### RECORD LIST:
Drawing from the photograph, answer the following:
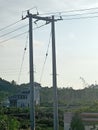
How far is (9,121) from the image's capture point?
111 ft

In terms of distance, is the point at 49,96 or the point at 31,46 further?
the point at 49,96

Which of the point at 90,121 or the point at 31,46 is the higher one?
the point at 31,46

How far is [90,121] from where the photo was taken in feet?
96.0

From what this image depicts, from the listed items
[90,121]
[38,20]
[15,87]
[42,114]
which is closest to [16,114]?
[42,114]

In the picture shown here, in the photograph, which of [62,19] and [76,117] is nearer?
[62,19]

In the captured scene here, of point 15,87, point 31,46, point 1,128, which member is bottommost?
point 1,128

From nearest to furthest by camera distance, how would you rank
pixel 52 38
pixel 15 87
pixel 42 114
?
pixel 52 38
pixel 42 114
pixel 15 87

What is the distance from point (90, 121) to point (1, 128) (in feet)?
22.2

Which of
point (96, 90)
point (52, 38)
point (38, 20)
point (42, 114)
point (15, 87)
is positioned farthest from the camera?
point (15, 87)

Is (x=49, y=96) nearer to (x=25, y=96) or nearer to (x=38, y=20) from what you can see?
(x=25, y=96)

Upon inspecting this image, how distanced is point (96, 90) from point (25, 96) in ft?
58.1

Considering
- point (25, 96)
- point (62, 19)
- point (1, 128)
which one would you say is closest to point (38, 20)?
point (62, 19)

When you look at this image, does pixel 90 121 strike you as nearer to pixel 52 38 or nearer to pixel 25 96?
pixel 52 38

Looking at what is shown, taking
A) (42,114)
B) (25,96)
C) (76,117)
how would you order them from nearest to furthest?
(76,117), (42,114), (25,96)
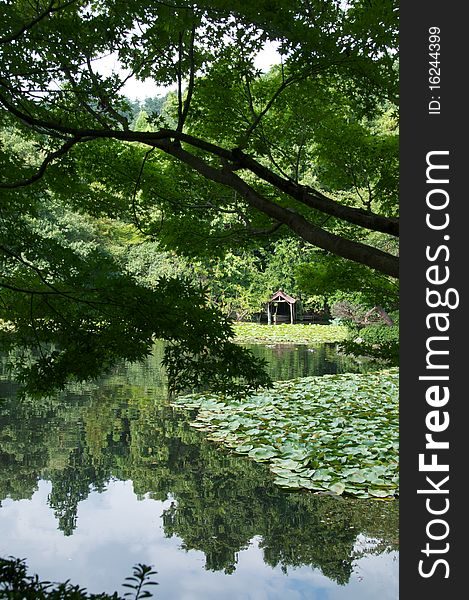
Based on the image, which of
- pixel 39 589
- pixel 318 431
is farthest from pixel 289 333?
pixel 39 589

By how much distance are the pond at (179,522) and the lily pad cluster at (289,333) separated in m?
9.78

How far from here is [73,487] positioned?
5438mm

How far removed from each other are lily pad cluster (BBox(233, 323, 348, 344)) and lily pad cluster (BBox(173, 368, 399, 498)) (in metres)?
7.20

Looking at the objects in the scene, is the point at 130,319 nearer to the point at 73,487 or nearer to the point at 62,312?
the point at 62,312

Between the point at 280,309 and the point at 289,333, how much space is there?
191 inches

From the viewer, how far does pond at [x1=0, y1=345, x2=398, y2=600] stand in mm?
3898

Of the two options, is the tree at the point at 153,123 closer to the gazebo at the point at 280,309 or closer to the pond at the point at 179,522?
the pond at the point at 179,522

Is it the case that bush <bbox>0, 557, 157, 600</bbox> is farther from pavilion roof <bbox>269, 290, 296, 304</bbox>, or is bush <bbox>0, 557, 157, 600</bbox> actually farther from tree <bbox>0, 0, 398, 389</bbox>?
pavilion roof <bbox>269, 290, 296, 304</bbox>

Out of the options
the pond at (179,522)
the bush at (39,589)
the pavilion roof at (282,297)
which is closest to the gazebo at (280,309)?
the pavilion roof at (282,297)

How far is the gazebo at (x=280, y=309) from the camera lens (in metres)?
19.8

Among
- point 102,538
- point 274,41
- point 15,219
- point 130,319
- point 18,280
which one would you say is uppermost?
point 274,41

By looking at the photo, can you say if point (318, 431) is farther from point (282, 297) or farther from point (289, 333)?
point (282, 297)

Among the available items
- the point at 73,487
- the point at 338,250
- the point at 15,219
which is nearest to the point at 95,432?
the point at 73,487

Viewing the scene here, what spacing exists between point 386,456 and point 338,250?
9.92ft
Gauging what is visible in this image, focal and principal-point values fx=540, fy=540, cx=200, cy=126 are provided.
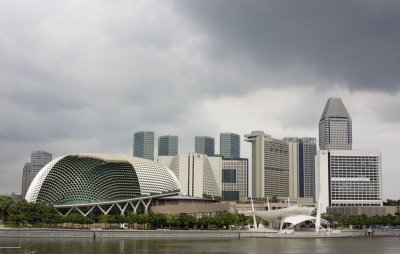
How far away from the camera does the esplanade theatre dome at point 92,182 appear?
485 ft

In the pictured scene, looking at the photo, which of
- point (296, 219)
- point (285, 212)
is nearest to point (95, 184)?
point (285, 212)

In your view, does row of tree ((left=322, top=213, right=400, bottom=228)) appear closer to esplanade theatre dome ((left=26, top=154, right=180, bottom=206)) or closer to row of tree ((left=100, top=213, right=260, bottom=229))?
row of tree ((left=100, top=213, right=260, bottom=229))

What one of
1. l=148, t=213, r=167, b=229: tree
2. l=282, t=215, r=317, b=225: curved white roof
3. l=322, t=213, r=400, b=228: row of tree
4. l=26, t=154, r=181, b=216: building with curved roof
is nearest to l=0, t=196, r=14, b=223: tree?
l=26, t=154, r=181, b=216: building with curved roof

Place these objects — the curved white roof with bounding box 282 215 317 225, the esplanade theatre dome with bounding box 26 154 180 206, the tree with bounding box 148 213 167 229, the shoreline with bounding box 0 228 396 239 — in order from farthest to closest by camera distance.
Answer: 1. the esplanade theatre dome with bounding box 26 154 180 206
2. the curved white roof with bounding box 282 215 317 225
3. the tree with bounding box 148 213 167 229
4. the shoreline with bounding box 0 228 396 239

--

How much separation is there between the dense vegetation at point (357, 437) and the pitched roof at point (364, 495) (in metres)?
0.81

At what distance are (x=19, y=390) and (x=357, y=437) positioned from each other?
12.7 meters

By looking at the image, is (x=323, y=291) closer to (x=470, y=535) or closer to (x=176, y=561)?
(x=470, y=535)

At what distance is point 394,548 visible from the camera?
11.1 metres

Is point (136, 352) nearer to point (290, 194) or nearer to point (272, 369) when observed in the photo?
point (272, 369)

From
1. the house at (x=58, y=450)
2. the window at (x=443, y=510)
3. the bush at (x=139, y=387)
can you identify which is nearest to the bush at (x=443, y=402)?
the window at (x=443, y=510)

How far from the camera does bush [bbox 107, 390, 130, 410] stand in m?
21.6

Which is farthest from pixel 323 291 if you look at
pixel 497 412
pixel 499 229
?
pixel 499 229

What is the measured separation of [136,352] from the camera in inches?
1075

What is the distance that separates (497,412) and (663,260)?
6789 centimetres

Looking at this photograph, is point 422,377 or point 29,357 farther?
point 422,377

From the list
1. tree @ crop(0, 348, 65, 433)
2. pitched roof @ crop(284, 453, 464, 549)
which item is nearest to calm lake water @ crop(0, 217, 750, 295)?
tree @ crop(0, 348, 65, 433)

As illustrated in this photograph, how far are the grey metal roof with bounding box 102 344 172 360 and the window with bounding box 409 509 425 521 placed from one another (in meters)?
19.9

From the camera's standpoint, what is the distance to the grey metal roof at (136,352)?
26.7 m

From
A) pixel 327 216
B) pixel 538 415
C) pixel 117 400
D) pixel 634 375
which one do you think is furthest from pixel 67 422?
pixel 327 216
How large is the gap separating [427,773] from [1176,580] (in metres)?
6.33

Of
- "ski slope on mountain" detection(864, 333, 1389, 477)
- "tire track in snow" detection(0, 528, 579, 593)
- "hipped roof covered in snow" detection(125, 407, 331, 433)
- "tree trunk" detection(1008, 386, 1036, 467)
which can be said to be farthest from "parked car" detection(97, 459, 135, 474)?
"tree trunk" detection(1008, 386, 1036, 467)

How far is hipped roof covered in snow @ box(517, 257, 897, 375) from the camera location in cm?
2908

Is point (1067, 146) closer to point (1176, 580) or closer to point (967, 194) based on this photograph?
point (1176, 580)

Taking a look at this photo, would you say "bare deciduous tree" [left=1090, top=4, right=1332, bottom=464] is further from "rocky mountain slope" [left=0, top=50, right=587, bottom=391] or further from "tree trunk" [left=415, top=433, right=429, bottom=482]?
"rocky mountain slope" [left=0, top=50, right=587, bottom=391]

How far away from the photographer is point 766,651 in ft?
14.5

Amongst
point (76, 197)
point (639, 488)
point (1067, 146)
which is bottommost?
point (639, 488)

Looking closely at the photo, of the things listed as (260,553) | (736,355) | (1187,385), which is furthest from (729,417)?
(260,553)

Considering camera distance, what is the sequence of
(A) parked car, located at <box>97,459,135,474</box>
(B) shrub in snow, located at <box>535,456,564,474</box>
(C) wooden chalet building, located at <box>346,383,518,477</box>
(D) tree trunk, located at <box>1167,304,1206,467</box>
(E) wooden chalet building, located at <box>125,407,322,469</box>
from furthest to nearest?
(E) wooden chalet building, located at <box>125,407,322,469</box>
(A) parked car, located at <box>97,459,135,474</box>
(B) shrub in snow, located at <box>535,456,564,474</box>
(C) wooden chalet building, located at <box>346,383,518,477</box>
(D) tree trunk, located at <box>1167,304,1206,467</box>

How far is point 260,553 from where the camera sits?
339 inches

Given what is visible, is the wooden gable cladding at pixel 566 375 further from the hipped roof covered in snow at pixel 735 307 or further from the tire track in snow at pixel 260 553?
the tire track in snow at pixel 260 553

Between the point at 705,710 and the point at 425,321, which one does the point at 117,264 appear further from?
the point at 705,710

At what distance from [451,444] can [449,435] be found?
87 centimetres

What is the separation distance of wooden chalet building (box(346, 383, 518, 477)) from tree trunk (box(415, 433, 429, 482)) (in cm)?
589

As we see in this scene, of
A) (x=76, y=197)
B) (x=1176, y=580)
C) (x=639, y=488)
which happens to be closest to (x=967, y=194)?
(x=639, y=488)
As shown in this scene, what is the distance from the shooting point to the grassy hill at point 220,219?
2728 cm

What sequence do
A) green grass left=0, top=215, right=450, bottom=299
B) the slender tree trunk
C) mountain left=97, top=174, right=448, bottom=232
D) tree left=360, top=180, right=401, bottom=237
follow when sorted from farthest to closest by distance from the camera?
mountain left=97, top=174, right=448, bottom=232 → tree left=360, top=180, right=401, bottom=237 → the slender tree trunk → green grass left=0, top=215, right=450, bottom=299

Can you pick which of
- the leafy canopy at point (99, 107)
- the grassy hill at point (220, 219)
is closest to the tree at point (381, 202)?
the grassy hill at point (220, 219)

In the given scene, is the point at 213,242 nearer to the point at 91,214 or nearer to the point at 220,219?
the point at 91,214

### WRITTEN INSTRUCTION:
Can you rewrite the records between the line holding "In the pictured" and the line holding "4. the shoreline", inclusive, substituting "closest" for "nearest" and leaving everything else unchanged?

### FINAL RESULT:
In the pictured scene, looking at the photo, which of
- point (296, 219)
- point (285, 212)
is closest to point (95, 184)?
point (285, 212)

In your view, does row of tree ((left=322, top=213, right=400, bottom=228)) appear closer to esplanade theatre dome ((left=26, top=154, right=180, bottom=206)) or closer to row of tree ((left=100, top=213, right=260, bottom=229))?
row of tree ((left=100, top=213, right=260, bottom=229))

What one of
1. l=148, t=213, r=167, b=229: tree
2. l=282, t=215, r=317, b=225: curved white roof
3. l=322, t=213, r=400, b=228: row of tree
4. l=26, t=154, r=181, b=216: building with curved roof
is closest to l=0, t=196, r=14, b=223: tree?
l=26, t=154, r=181, b=216: building with curved roof

Place these objects — the curved white roof with bounding box 282 215 317 225, the esplanade theatre dome with bounding box 26 154 180 206, the tree with bounding box 148 213 167 229, the shoreline with bounding box 0 228 396 239 — in order from farthest to closest by camera distance.
Answer: 1. the esplanade theatre dome with bounding box 26 154 180 206
2. the curved white roof with bounding box 282 215 317 225
3. the tree with bounding box 148 213 167 229
4. the shoreline with bounding box 0 228 396 239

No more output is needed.